Tomorrow is Thanksgiving, which some people treat as a warm-up for Christmas shopping. They stuff themselves with turkey, exchange a few pleasantries with family, and start spending. So, let’s talk about that.
It’s pretty common for someone who makes $50,000 a year to spend $7,000 on Christmas. Of course, they don’t spend $7,000 cash. They charge it to a credit card. So, they end up spending $14,000 when you include interest.
That annihilates their savings for the year. And then they wonder: “Why are we falling further behind?”
Overspending on Christmas is one of the reasons.
Don’t get me wrong, I love to give gifts. I might stop by the jewelry store and buy something for my wife in August, just to do it. But I de-emphasize Christmas and birthdays. It’s easy to be generous on special occasions—it’s much harder to be generous all year.
Take tipping, for example. I randomly give big tips—dropping a twenty in a tip jar is one of my favorite things to do.
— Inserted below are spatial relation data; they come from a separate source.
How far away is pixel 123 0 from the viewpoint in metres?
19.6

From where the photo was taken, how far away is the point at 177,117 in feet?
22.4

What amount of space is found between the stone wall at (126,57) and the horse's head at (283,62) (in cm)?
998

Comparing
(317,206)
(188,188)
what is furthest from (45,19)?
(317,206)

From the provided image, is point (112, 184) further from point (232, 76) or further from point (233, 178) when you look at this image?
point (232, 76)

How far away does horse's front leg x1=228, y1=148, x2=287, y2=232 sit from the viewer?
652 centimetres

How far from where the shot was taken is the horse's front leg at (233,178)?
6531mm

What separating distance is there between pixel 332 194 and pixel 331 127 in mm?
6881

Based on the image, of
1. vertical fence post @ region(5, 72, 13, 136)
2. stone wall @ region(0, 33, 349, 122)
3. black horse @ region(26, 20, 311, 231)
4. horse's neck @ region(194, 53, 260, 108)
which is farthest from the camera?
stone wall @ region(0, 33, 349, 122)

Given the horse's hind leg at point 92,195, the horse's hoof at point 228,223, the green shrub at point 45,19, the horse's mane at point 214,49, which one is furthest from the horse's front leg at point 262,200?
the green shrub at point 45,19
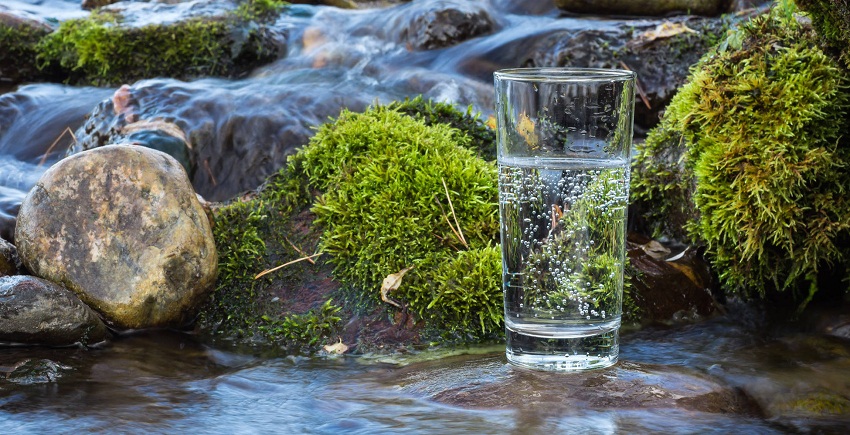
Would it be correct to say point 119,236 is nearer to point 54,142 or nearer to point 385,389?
point 385,389

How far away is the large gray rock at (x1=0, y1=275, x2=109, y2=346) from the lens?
13.4ft

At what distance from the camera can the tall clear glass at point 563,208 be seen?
3.29 metres

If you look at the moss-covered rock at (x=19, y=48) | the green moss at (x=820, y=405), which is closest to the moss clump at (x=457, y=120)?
the green moss at (x=820, y=405)

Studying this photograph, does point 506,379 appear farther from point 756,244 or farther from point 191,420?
point 756,244

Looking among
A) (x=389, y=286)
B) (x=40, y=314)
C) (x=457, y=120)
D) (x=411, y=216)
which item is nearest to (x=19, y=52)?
(x=457, y=120)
Those small gestures can really brighten someone’s day.
As for family, gifts don’t need to be expensive to make an impact.
I had a cat named Otto for 15 years. He was the best cat of all time. The year he died, my wife gave me three framed pictures of him. It probably cost her $25, but it made me cry. It was one of the best gifts I’ve ever received.
So really, you don’t need to spend $7,000 to brighten somebody’s world. Generosity is not about the money—it’s about the thought and care you put into a gift.
If Christmas is a big deal in your house, then you have to manage expectations. Maybe you say, “You might only get two gifts this year.” Explain that you’re saving money or paying off debt. Whatever the reason, spell it out.
Keep in mind, if you give fewer or cheaper gifts, you are going to disappoint some people. And disappointing people is hard, especially little kids. But you have to do it anyway.
Frankly, you have to be “selfish.” I know that’s a dirty word. People don’t like to think of themselves as selfish. But if you’re suffocating under a mountain of debt, or struggling to pay your mortgage, or simply falling short of your savings goals, spending $7K on Christmas gifts is not going to help.
In fact, it’s going to make the problem worse. So, you need to act in your own interest and spend less on Christmas.
The kids really will be fine. They won’t need a lifetime of therapy just because you didn’t give them a new PlayStation 5. You can still give them something. I’m not suggesting you put coal in their stockings. But you should explain why they’re getting a little less this year. Just tell them the truth—you are digging yourself out of debt (or saving more) so that things are better next year.
Consider this—eliminating debt is one of the best gifts you can give your family. You will be a happier, less stressed person once you get off the credit merry-go-round and clear your debt for good. I’d like to help you with that—just click here to get started.
A lot of people get in financial trouble precisely because they’re generous.
I have a family member who’s expected to buy plane tickets for a whole entourage when he travels. I don’t know where the expectation came from, but it’s there.
When you create an expectation like that, you risk letting people down. And no one likes letting people down, so they wind up paying for six plane tickets and six hotel rooms.
If you have eight figures in the bank, and that’s really how you want to spend it, fine. But very few people can sustain that level of giving. They’re better off saying no from the outset. Otherwise, they create a cycle of financial codependence that ultimately hurts everyone.
So be generous this Christmas, but not to a fault. Giving is much more enjoyable when you can afford the gifts.